▶ **TEXT PASSAGE**
>>>>>

A nursing recruiter has compared the wages of entry level nursing to that of a kitchen hand.

A Sydney nursing recruiter has compared entry-level assistant nursing wages with kitchen hand wages in a bid to show "what the government thinks of nurses".

Tammie Christofis Ballis said she was talking to her friend and was stumped to find out that they were earning $28 per hour as a kitchen hand on Saturdays.

"I thought hang on a second, don’t get me wrong, that’s a hard job and they deserve every penny but if a kitchen hand is getting paid $28 an hour, shouldn’t nurses be on a lot more than what they’re on?," she said on TikTok.

Sydney nurse recruiter Tammie Christofis Ballis is pictured left. Right is a comparison of hourly wages for nursing assistants and kitchen hands.
The Sydney nurse recruiter compared entry level salaries of a nursing assistant and a kitchen hand. Source: TikTok/careercoachtammie

Going onto the Fair Work Ombudsman website, she showed that a 'Level 1 - kitchen attendant grade 1' gets an hourly rate of $21.97 per hour, while a first year assistant in nursing (AIN) gets $23.25 per hour. This is for full-time and part-time rates of pay.

<<<<<

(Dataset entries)

>>>>>

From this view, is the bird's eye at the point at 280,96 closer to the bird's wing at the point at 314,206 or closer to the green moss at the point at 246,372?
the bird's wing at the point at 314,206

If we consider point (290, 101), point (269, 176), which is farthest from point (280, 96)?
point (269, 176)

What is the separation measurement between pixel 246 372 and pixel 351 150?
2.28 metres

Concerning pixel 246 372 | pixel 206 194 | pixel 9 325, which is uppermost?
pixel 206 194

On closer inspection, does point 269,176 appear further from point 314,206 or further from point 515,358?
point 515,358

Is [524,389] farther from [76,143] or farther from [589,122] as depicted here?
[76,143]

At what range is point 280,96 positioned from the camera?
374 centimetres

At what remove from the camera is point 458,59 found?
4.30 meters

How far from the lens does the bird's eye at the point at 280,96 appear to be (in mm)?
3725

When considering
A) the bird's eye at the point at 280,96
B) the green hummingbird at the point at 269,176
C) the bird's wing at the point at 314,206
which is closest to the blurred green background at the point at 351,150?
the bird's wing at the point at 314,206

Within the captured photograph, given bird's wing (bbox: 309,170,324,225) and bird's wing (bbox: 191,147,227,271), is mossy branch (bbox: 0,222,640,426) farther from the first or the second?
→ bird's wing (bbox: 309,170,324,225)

<<<<<

▶ **EXERCISE REQUIREMENTS**
Pick up the nursing wages article after its final sentence and continue it.

▶ **REPLY**
"That’s only $1.28 difference," Ms Ballis said in the video. "An AIN will probably get thrown across a room by a patient at some point... Now doesn’t that show you what the government thinks of nurses?"

Video about wages divides opinion

Ms Ballis told Yahoo News Australia the point of the video was to "highlight and raise awareness about healthcare and nursing wages".

"I believe that this industry isn’t recognised enough for the amazing work that they do," she said. "One will only realise the true value of a nurse when it directly impacts them, and that’s usually as a patient."

The video seemed to resonate, with many sharing their thoughts. "I'm an AIN on $24 an hour what a joke and get abused on the daily either physically or verbally, don't get paid enough to put up with this!!!" one person commented.

"I legit get $1 more working as a nurse compared to working casually at Woolies," another said.

However others highlighted that "kitchen hands will stay on the same rate while "nurses get more as they gain more experience and move up in the ranks".

"I use to be a kitchen hand — no way to advance — moved into nursing over 9 years ago, saw career advancement and happy with my pay (in SA)," one person said.

Though Ms Ballis clarified in the comments that an AIN "stays at the same rate too" unless they "choose to study more and get more qualifications."

"A kitchen hand can do the same and become a chef," she said in the comments.

She also told Yahoo News Australia that even if nurses can work their way up, "the potential of higher pay rates later does not justify a lower pay rate at the beginning of their career".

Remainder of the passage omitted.